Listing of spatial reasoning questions
════════════════

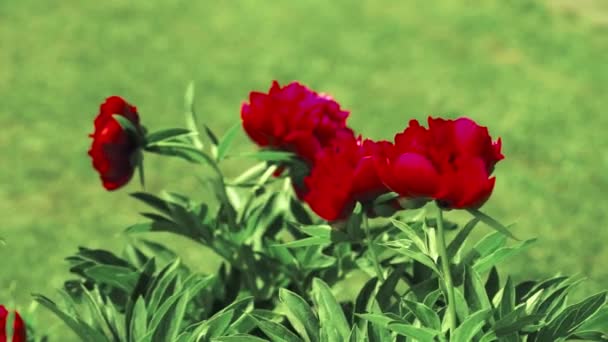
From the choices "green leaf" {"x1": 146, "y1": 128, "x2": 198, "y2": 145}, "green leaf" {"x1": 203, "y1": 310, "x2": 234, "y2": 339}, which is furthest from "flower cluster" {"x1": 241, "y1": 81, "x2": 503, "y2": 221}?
"green leaf" {"x1": 203, "y1": 310, "x2": 234, "y2": 339}

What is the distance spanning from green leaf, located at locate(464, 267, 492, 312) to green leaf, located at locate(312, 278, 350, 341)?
0.18 meters

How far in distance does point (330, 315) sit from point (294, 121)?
39 centimetres

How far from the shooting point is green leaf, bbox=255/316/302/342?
1573 millimetres

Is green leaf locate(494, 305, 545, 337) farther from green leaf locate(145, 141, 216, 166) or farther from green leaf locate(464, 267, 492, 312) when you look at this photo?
green leaf locate(145, 141, 216, 166)

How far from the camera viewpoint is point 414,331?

════════════════

Quote the lines of the listing above exactly, starting at the line containing "How far from the shooting" and ending at the last line of the listing.

* _Reply_
How far from the shooting point is green leaf, bbox=255/316/302/342?
1573 millimetres

Is green leaf locate(494, 305, 545, 337) farther from green leaf locate(145, 141, 216, 166) or farther from green leaf locate(464, 267, 492, 312) when you look at this photo?
green leaf locate(145, 141, 216, 166)

How far from the camera viewpoint is point 414,331?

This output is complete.